Names
- Full name: Glen Orden Sports Club Inc
- Nickname: Hawks

Club details
- Founded: 1979; 46 years ago
- Colours: Brown Gold
- Competition: WFNL: Thirds
- Premierships: WFNL (Div 2) (2) 2006; 2013; WFNL (Div 3) (2) 1992; 2019;
- Ground: Glen Orden Reserve

Uniforms
| Home |

= Glen Orden Football Club =

Australian rules football club

The Glen Orden Football Club, sometimes stylised as Glenorden and nicknamed the Hawks, is an Australian rules football club based in the Melbourne suburb of Werribee. The club has competed almost continuously in the Western Football Netball League (WFNL) since 1979.

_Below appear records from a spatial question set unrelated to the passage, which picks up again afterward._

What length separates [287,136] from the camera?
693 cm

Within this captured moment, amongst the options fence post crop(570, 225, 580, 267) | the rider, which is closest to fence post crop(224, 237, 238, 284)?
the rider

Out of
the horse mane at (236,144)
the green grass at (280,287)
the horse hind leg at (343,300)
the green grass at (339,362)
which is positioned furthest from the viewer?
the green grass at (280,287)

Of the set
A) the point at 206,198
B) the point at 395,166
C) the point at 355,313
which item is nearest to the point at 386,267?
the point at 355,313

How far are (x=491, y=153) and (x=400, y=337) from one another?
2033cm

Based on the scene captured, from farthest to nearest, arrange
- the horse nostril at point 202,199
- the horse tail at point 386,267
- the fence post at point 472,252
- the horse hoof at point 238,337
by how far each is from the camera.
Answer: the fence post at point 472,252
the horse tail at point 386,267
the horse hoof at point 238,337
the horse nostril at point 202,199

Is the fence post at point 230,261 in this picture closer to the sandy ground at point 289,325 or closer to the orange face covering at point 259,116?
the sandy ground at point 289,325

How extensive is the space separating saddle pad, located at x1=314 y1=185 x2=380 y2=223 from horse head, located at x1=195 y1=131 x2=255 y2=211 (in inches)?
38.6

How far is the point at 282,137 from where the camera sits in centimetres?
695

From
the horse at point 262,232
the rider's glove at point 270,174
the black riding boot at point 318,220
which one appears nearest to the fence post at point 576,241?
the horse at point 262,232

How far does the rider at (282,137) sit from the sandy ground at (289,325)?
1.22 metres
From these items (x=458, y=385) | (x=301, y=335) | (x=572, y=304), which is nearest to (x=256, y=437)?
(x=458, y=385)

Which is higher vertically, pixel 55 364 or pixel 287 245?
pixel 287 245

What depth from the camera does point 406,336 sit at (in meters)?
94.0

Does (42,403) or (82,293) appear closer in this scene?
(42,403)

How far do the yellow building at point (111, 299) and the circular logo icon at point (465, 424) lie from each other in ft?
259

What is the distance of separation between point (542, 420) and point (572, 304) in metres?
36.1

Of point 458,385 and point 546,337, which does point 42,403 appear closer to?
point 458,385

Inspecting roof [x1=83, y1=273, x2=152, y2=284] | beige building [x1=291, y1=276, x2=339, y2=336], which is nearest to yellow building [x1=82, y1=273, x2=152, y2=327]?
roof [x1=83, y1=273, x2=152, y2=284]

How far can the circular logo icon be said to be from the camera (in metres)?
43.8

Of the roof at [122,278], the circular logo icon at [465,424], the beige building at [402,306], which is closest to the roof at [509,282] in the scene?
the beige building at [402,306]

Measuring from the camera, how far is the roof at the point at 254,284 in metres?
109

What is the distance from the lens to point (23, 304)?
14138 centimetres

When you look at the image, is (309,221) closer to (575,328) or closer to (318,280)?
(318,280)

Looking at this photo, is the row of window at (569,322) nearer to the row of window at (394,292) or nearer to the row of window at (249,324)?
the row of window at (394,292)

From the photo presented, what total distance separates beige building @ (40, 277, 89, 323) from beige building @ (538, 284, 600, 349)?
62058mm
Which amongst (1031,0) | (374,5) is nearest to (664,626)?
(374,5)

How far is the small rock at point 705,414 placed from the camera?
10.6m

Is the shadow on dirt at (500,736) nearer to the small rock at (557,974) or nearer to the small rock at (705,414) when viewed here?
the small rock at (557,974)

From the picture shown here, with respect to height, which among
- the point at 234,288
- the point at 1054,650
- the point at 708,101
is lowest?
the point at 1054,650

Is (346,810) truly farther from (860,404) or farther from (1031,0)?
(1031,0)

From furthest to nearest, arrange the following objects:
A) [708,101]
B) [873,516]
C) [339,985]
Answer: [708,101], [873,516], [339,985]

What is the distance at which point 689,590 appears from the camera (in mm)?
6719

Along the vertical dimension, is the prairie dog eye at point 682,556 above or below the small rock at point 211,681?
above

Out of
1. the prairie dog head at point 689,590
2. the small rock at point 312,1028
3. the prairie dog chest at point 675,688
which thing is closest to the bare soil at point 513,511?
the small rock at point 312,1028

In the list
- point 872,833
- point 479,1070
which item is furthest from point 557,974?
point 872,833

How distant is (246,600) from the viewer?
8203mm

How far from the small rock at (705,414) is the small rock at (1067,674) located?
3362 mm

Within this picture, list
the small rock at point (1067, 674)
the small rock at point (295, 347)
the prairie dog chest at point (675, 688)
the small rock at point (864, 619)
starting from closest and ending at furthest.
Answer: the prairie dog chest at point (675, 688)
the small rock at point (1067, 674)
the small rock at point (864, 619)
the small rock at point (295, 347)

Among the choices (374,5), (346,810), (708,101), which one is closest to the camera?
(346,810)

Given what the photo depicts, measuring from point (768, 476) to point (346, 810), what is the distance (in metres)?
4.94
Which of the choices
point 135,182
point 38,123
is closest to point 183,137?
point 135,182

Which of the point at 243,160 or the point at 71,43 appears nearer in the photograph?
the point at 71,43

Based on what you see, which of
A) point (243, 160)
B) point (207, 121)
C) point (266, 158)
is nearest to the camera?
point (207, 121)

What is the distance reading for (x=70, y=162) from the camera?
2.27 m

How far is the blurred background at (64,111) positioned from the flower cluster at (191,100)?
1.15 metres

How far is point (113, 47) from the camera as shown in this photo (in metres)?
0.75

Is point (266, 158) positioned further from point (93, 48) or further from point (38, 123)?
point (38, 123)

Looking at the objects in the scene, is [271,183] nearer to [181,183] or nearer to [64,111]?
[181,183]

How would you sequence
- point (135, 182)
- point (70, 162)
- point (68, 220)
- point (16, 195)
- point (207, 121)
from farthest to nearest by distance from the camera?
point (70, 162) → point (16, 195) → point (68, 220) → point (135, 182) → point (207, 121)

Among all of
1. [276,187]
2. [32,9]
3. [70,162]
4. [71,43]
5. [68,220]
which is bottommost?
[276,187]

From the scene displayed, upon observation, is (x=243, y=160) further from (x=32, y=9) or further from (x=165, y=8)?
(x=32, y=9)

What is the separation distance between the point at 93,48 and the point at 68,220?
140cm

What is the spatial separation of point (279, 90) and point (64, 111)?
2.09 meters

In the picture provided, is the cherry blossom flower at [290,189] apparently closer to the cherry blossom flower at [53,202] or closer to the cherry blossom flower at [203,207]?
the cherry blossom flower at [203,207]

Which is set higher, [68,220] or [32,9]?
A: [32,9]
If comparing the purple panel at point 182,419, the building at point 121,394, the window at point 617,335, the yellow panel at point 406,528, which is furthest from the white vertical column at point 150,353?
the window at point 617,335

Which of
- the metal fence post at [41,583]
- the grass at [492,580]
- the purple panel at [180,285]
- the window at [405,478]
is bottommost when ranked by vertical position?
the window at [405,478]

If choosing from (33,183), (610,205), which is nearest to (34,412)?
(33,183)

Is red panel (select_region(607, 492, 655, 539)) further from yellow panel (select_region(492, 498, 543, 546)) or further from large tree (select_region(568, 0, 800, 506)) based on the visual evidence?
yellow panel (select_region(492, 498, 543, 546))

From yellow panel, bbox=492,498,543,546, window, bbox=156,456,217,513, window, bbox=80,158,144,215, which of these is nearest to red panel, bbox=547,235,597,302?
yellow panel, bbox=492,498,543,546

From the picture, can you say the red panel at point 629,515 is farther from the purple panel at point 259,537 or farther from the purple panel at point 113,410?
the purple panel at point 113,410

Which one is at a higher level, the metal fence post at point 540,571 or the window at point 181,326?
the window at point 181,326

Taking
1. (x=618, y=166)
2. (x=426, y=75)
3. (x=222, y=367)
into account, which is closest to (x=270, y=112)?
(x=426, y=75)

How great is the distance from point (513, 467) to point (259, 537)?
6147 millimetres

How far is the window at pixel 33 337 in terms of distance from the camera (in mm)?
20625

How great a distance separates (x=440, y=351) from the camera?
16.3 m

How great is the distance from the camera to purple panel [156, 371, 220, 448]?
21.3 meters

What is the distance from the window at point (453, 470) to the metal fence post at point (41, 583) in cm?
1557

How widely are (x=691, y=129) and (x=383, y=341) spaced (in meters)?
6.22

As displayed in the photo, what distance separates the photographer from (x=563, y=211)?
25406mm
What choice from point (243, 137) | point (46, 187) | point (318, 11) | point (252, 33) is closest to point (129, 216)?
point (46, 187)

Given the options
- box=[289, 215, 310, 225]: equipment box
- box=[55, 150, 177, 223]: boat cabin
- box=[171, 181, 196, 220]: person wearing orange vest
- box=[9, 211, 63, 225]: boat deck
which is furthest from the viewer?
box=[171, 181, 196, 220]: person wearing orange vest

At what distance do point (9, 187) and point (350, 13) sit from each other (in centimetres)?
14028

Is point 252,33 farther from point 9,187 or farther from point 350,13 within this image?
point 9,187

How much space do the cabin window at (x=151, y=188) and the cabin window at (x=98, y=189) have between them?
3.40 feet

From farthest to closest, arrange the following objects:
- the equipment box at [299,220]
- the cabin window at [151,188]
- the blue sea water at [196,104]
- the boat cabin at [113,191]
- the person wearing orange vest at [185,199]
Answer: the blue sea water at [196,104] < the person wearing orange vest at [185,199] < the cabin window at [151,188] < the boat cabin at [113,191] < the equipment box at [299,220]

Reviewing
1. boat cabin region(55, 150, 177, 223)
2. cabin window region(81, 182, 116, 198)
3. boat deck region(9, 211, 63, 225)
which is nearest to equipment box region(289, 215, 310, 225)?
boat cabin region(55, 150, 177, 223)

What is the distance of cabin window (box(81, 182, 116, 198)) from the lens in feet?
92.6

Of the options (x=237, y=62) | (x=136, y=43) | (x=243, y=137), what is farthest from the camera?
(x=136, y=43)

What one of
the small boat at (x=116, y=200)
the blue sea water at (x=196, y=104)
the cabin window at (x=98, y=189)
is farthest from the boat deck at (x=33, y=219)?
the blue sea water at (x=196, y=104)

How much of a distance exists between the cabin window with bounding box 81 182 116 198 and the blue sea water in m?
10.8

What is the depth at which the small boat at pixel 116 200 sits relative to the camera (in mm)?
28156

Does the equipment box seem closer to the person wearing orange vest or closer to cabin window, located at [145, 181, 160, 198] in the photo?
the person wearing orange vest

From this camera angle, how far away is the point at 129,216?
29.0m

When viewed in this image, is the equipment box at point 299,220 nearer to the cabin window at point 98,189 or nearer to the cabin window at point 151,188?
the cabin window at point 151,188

In addition to football, Glen Orden also has netball teams and cricket teams (the latter known as Glen Orden Thunders).

==History==
Glen Orden was founded in 1979 and entered the Footscray District Football League (FDFL, later WRFL and WFNL). The club spent its early years in A2 Section as they were initially unable to field senior and reserves teams.

The club won its first senior premiership in Division 3 in 1992. Further success came in the 2000s, with back-to-back Division 2 reserves premierships in 2003 and 2004, as well as both senior and reserves premierships in 2006.

In 2017, Glen Orden withdrew its senior teams from the WRFL amid a player shortage. They returned to fielded senior teams in Division 3 for the 2018 season.

Glen Orden's senior side went into recess again ahead of the 2023 season. The club planned to return to senior competition in 2024, but were unable to find enough players and instead entered the WFNL Thirds competition.